Cámping de caravanas «Dulce Paraíso»
La caravana estaba oscura. No había generador de emergencia, así que no disponía de luces de emergencia.
Dez se sacó la linterna del cinturón para buscar los quemadores de la cocina. Eran de gas. Los encendió los cuatro. El fuego alumbró la cocina y el comedor. Buscó por los armarios hasta que encontró una caja con velas. Dez no coleccionaba velas olorosas de esas que suelen tener las chicas cursis. Solo tenía las velas diminutas que habían sobrado del cumpleaños de J. T., así que las encendió todas y se llevó un puñado al dormitorio. Como no podía sujetarlas y hacer al mismo tiempo lo que tenía que hacer, cogió la papelera metálica y tiró las velas dentro, encima de los pañuelos de papel usados, los algodones sucios, las facturas rotas y una carta de Billy Trout que había tirado sin abrir.
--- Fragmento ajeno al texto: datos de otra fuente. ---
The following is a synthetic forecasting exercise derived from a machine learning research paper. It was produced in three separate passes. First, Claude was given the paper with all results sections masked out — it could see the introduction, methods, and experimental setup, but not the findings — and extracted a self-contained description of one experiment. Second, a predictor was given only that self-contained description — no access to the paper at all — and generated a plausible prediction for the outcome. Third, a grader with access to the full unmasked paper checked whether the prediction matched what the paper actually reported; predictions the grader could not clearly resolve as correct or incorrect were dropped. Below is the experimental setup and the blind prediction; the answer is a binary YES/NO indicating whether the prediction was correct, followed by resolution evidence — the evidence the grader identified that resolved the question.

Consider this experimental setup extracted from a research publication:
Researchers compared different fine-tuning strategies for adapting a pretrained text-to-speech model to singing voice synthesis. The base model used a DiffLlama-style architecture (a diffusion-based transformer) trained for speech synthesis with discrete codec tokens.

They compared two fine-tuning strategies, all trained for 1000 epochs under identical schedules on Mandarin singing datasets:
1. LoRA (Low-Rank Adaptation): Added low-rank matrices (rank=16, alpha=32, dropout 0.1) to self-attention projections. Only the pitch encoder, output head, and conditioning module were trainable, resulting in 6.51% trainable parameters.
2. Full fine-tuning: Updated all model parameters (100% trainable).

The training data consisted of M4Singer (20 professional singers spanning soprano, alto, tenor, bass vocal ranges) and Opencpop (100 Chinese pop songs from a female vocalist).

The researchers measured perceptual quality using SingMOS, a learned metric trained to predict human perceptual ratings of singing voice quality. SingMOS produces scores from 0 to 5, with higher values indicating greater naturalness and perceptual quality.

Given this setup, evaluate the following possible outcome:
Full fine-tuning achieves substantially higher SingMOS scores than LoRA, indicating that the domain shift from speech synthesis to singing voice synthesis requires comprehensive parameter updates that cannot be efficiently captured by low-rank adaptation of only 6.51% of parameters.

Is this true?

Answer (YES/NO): NO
Los pañuelos se prendieron enseguida y el resto tampoco tardó, de modo que la pequeña hoguera produjo una luz amarilla brillante que alumbró el dormitorio.
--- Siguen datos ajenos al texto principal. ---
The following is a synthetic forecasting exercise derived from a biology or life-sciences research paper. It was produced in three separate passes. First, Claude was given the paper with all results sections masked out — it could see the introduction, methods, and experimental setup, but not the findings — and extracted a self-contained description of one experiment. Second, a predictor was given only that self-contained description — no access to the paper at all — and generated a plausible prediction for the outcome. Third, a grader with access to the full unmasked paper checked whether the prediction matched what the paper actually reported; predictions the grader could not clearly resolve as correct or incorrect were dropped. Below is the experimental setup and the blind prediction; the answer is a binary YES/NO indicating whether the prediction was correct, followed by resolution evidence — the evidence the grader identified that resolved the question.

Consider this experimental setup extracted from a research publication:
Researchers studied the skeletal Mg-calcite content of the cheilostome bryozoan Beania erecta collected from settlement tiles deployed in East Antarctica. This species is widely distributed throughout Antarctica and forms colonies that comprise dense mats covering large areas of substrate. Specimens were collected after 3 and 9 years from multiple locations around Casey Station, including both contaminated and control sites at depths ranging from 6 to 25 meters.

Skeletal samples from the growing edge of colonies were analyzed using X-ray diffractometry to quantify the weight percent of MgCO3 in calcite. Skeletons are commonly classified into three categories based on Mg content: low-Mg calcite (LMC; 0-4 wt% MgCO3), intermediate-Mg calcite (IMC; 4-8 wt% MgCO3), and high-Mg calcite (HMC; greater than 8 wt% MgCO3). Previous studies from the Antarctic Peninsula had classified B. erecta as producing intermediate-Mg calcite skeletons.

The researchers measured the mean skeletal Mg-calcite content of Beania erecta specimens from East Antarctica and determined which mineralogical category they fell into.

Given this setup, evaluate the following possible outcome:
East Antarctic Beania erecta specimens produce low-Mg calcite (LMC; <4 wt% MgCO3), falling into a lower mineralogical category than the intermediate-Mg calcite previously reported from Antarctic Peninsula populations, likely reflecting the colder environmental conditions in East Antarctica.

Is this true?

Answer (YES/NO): NO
Dejó la papelera sobre la alfombra, rebuscó por sus bolsillos en busca de las llaves y metió la que era en la cerradura. La abrió y levantó la tapa.
Todo estaba ahí. Las pistolas de mano en sus cajas de madera. Las escopetas. Los rifles de caza con mira telescópica. Las cajas de municiones. Los cuchillos. Todo.
Dez sonrió por primera vez en muchas horas.
Pero entonces los muertos comenzaron a dar porrazos en las paredes y en las ventanas de la caravana con sus puños pálidos.